Write out the following text comparing the simplified and refined bridge models in full, reproducing every word, figure, and table entry without alteration.

== Text passage ==
————

To compare the differences between the above two models for the bridge under self-weight and secondary dead load, static analysis was carried out; the comparison factors were mid-span deflection, pier bottom axial force, and support reaction force, and the analysis results are shown in Figure 12. From Figure 12, it can be seen that the changing pattern of deflection, pier bottom axial force, and vertical reaction force of bearing in each span of the two models are consistent, and the difference in the results is very limited. For the vertical displacement of each span, the error of span 1# and span 4# is the largest, at 5.1%; for the axial force at the bottom of each pier, the error of pier 1# and pier 5# is the largest, at 1.36%. Similarly, the error of bearing reaction force in 1#, 2#, 9#, and 10# is the largest, at 2.44%.

3.1.2. Dynamic Characterization Analysis

To compare the differences in the dynamic characteristics of the simplified model and the refined model, the two models were also analyzed based on SAP2000, and the natural periods, mass participation factors, and shapes of the first 10 orders of vibration are listed, which are shown in

Table 5. The first ten cycles comparison table.

Mode Order	Simplified Model		Refined Model		Relative Errors
	Natural Periods (s)	Mass Participation Factors	Natural Periods (s)	Mass Participation Factors
1	6.225	0.597	6.237	0.597	0.19%
2	1.530	0	1.581	0	3.23%
3	1.256	0	1.318	0	4.70%
4	0.897	3.753 × 10−10	0.895	6.773 × 10−16	0.22%
5	0.897	0.0176	0.895	0.0177	0.22%
6	0.897	2.041 × 10−5	0.895	2.844 × 10−13	0.22%
7	0.897	3.25 × 10−10	0.892	1.002 × 10−6	0.56%
8	0.494	0.0451	0.514	0.04521	3.89%
9	0.475	0	0.476	0	0.21%
10	0.395	2.692 × 10−6	0.439	1.421 × 10−6	9.94%

Note: The relative error in the table is the ratio of the absolute value of the difference between S-model and R-model. The mass participation factors in the table vary along the longitudinal direction of the bridge.

————

== Excerpted data ==

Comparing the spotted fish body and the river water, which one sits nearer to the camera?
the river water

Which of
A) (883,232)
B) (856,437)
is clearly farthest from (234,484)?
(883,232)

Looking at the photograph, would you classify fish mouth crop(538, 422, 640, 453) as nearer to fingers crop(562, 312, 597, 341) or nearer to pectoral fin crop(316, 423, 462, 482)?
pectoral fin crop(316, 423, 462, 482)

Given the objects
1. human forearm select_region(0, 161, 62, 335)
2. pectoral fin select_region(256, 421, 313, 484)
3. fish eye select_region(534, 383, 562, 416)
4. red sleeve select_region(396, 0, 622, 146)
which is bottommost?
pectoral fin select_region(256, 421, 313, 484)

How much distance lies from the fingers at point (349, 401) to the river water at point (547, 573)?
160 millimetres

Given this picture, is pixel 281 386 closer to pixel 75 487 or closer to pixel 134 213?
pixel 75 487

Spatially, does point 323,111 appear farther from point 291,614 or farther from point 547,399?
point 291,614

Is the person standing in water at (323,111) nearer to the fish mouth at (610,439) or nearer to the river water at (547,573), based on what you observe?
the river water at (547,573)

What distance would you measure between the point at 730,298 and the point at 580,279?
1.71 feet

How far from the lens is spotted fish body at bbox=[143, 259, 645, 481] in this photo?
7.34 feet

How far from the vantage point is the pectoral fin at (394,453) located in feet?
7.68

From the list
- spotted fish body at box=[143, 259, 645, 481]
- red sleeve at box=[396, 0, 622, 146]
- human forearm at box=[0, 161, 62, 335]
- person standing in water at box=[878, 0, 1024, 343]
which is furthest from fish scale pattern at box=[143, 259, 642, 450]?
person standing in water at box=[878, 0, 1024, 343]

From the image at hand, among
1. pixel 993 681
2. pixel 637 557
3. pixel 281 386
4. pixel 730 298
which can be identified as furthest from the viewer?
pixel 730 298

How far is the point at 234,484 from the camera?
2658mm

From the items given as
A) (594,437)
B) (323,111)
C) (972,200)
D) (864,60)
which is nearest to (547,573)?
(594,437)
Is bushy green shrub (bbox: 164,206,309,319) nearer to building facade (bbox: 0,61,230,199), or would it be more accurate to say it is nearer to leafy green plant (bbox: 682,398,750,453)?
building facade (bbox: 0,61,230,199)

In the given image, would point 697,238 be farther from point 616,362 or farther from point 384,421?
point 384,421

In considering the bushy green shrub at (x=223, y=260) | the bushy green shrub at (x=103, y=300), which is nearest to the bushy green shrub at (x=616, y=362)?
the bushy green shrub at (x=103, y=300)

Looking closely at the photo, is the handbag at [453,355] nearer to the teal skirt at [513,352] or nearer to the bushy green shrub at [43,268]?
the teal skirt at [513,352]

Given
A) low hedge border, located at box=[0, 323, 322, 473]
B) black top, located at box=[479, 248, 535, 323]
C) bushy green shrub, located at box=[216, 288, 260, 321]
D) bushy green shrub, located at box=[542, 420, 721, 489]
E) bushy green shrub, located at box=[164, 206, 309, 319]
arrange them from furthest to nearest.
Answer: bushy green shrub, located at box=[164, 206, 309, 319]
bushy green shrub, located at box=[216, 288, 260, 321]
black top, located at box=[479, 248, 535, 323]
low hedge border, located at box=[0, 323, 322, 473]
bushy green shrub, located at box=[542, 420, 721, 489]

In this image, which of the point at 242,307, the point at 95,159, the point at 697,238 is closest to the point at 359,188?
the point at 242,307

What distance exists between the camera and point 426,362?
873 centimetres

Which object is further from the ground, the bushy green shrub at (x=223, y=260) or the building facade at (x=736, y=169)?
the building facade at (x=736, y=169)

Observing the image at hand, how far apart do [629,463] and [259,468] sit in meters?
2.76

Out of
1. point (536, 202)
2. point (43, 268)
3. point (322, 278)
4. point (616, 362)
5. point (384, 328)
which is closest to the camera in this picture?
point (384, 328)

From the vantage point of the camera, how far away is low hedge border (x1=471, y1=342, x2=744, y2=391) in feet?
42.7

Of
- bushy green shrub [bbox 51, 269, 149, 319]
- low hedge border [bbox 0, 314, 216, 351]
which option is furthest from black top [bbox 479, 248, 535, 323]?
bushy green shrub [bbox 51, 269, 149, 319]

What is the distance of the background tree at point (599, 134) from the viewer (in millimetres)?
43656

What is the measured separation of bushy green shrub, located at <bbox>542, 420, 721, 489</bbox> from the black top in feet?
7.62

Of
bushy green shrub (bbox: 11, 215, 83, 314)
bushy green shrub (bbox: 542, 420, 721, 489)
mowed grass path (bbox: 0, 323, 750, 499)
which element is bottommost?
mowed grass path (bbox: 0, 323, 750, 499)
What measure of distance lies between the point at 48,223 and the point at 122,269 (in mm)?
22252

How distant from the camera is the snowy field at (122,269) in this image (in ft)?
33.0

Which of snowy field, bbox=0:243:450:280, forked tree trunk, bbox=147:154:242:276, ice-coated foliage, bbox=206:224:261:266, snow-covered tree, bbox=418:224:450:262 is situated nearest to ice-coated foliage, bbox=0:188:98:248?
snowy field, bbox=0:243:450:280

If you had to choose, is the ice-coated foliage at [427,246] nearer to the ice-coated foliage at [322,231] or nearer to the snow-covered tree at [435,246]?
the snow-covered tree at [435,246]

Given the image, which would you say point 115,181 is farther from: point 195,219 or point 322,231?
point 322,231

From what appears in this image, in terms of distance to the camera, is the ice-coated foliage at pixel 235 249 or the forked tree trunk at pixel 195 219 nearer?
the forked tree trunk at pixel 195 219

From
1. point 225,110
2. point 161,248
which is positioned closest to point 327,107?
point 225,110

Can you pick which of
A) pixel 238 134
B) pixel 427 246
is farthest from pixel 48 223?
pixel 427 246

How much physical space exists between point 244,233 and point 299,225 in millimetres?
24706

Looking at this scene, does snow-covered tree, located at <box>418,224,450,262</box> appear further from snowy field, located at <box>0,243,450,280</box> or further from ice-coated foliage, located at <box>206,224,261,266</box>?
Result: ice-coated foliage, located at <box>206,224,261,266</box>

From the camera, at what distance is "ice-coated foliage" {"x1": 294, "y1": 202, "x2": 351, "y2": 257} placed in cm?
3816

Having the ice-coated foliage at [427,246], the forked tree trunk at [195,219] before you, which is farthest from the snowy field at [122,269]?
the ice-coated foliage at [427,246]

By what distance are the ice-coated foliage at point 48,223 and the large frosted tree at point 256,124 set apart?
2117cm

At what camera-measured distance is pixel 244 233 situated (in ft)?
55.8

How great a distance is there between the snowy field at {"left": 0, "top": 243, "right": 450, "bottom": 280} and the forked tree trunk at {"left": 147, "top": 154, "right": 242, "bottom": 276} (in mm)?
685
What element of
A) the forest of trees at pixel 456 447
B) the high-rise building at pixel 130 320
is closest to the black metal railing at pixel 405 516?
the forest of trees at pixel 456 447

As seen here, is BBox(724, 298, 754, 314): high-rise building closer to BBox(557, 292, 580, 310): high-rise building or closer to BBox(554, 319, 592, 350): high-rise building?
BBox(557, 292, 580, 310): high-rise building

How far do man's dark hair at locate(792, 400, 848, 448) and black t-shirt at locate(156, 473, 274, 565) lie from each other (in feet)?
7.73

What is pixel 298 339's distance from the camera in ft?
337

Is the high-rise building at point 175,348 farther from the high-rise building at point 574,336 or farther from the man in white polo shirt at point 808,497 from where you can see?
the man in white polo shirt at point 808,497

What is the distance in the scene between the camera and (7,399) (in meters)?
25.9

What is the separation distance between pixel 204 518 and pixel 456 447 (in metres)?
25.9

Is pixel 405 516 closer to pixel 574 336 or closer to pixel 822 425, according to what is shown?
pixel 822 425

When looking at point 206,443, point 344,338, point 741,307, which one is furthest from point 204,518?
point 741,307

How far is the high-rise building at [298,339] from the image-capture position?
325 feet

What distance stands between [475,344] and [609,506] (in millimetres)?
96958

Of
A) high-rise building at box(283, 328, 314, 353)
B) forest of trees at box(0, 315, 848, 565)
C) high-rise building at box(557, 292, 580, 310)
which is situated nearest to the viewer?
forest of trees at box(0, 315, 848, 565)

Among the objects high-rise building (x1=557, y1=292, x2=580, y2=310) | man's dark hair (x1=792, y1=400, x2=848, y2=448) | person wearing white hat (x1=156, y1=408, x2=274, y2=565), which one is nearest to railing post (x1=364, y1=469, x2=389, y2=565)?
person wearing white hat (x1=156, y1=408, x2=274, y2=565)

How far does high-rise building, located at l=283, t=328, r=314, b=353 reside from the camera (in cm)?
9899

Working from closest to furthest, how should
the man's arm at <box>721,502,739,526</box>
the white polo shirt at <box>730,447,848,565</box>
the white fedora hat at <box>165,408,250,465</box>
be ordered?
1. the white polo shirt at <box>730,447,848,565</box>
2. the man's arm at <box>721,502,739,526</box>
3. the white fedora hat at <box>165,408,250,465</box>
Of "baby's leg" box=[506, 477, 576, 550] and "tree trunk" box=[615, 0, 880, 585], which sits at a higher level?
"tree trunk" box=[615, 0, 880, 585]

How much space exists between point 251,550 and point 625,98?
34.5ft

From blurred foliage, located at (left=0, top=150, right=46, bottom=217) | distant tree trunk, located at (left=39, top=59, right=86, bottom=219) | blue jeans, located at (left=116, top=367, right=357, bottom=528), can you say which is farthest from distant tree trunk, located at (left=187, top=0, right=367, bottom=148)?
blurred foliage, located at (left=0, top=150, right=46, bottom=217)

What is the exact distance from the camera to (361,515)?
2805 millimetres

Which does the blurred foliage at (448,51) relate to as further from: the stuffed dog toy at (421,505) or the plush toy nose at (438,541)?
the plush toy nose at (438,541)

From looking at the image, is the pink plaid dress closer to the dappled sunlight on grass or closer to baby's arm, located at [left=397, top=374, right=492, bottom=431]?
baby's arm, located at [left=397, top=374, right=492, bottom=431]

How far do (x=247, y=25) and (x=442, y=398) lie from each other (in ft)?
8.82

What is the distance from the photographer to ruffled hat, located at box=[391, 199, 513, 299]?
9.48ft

————

== Response for this exercise ==
To compare the differences between the above two models for the bridge under self-weight and secondary dead load, static analysis was carried out; the comparison factors were mid-span deflection, pier bottom axial force, and support reaction force, and the analysis results are shown in Figure 12. From Figure 12, it can be seen that the changing pattern of deflection, pier bottom axial force, and vertical reaction force of bearing in each span of the two models are consistent, and the difference in the results is very limited. For the vertical displacement of each span, the error of span 1# and span 4# is the largest, at 5.1%; for the axial force at the bottom of each pier, the error of pier 1# and pier 5# is the largest, at 1.36%. Similarly, the error of bearing reaction force in 1#, 2#, 9#, and 10# is the largest, at 2.44%.

3.1.2. Dynamic Characterization Analysis

To compare the differences in the dynamic characteristics of the simplified model and the refined model, the two models were also analyzed based on SAP2000, and the natural periods, mass participation factors, and shapes of the first 10 orders of vibration are listed, which are shown in

Table 5. The first ten cycles comparison table.

Mode Order	Simplified Model		Refined Model		Relative Errors
	Natural Periods (s)	Mass Participation Factors	Natural Periods (s)	Mass Participation Factors
1	6.225	0.597	6.237	0.597	0.19%
2	1.530	0	1.581	0	3.23%
3	1.256	0	1.318	0	4.70%
4	0.897	3.753 × 10−10	0.895	6.773 × 10−16	0.22%
5	0.897	0.0176	0.895	0.0177	0.22%
6	0.897	2.041 × 10−5	0.895	2.844 × 10−13	0.22%
7	0.897	3.25 × 10−10	0.892	1.002 × 10−6	0.56%
8	0.494	0.0451	0.514	0.04521	3.89%
9	0.475	0	0.476	0	0.21%
10	0.395	2.692 × 10−6	0.439	1.421 × 10−6	9.94%

Note: The relative error in the table is the ratio of the absolute value of the difference between S-model and R-model. The mass participation factors in the table vary along the longitudinal direction of the bridge.